Class is fluid though but race isn’t.
Race can be - both in what race someone is perceived as can differ and in what the ideas of what someone being that race means.
Class is similar - plenty of people think you can't really change class. The whole 'old money/new money' thing.
There is a perfectly adequate quantity of research papers to support the existence of white privilege.
Quantity, probably. The whole 'publish or perish' set-up has meant there is a lot of research.
That set-up, along with the current funding model and other issues, is terrible for quality research. All areas of research, but particularly the social sciences, are dealing with replication and academic journal crises. The peer reviewed process is falling apart - some of the biggest journals are having to make the biggest retractions - and in psychology, I've read something like 90% of the things we take as 'fact' have never been properly replicated and when done, the majority of 'significant findings' fail.
And even with all that research, I struggle to find anything that says teaching white kids about white privilege does anything positive. Things are more complicated than 'stating a fact, discuss = attitude and social change".
Even if you view individualistic privilege as fact, which even within CRT is still contested, would teaching white privilege that way be worth it if all it does is make white people hate other white people more? If it did nothing to tackle racism, nothing to bring people together? Because as the study I linked before suggests, there is evidence that that is all we'd get. If education/facts by themselves did much for social and behavioural change, we wouldn't have an obesity epidemic.
There is also a glut of research that discusses racism and other forms of oppression through lenses other than individualistic critical race theory. We can discuss social issues at a population and community level, we can discuss history, systems, and diversification of the methods of change. We can do all of that without ignoring that even within some branches of CRT, privilege isn't this fixed thing people have -- if social systems change, then the social (dis)incentives, social openings and barriers, those all change too.
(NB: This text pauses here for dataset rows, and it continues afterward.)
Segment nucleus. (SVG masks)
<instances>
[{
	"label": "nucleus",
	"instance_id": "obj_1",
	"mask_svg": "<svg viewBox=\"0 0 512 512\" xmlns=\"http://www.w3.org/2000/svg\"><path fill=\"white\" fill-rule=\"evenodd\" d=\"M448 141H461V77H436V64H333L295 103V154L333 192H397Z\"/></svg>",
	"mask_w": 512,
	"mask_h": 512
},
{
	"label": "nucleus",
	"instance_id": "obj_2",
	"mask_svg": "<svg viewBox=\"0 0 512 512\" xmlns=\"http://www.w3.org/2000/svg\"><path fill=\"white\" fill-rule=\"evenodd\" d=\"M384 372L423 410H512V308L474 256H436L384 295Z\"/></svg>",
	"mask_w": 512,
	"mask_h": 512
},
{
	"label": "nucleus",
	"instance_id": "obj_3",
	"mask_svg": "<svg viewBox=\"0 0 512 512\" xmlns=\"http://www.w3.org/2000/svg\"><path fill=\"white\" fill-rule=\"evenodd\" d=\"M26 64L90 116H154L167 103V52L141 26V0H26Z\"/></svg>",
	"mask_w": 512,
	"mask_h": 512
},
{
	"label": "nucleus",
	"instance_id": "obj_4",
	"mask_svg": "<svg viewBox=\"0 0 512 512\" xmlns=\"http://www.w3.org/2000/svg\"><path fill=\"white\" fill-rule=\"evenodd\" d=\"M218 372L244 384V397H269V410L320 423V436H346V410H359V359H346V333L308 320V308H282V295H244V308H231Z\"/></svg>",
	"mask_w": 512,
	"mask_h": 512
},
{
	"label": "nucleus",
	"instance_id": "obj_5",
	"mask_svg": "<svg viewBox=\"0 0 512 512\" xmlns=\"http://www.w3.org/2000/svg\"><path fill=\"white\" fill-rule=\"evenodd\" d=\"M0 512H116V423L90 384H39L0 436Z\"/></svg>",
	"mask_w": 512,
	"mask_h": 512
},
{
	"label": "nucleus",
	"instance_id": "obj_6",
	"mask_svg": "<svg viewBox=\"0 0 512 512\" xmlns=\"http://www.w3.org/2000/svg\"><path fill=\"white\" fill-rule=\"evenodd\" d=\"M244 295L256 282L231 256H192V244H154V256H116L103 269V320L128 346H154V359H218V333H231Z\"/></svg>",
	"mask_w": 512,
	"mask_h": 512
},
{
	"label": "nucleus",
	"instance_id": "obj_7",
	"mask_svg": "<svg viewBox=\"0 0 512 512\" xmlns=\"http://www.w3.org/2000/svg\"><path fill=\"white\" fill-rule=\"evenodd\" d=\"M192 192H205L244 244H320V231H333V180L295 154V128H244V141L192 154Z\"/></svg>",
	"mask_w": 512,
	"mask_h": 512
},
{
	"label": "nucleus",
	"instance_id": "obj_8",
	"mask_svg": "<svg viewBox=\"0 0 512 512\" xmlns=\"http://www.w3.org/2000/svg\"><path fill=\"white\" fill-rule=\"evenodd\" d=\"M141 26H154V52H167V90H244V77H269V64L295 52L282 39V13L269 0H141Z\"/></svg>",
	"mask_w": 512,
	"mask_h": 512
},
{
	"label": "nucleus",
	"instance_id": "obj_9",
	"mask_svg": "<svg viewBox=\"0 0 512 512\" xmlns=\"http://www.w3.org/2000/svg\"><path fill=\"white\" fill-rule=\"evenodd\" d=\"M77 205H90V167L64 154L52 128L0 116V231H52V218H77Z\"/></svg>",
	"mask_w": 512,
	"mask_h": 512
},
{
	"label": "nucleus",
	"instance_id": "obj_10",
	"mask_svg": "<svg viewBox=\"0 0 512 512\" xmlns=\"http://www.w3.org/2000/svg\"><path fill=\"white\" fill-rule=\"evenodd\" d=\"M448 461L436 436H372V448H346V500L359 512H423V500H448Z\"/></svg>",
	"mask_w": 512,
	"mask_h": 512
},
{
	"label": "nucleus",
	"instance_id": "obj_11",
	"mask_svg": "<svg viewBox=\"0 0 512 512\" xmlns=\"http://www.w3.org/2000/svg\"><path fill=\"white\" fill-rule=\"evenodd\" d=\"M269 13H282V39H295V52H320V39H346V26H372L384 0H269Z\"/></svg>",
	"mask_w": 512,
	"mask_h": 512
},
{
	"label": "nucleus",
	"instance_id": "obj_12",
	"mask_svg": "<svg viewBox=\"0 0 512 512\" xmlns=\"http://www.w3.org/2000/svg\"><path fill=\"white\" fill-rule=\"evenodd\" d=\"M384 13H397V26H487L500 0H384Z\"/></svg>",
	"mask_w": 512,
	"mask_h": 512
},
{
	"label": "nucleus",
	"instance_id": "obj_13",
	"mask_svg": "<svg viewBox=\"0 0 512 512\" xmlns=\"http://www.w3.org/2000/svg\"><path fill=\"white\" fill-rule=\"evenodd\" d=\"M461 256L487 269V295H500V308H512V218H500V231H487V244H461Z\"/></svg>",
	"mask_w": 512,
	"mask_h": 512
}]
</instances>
I know Western models of societies love to get individualistic, that our education and media love their born-underdog heroes and born horrible villains. There may be ways to use that to our advantage, but really, to get people involved in structural, systemic change, we have to discuss issues as structural and systemic, we have discuss these as actions perpetuated by systems and that we can change the systems, not something some has or doesn't have.
And, as noblegiraffe said, there are a lot of people on this site so lots of people discussing one thing can just mean those with other opinions don't get involved. It has theoretical merit, but it's practical applications haven't been shown. I've seen individualistic male privilege being taught to kids backfire spectacularly in my own work much like in the white privilege study I referenced earlier. It didn't make anyone nicer, it didn't bring anyone together, it just fed more into this individualistic way of looking at the problem and started to treat each other and themselves as the enemy which I don't think helps anyone.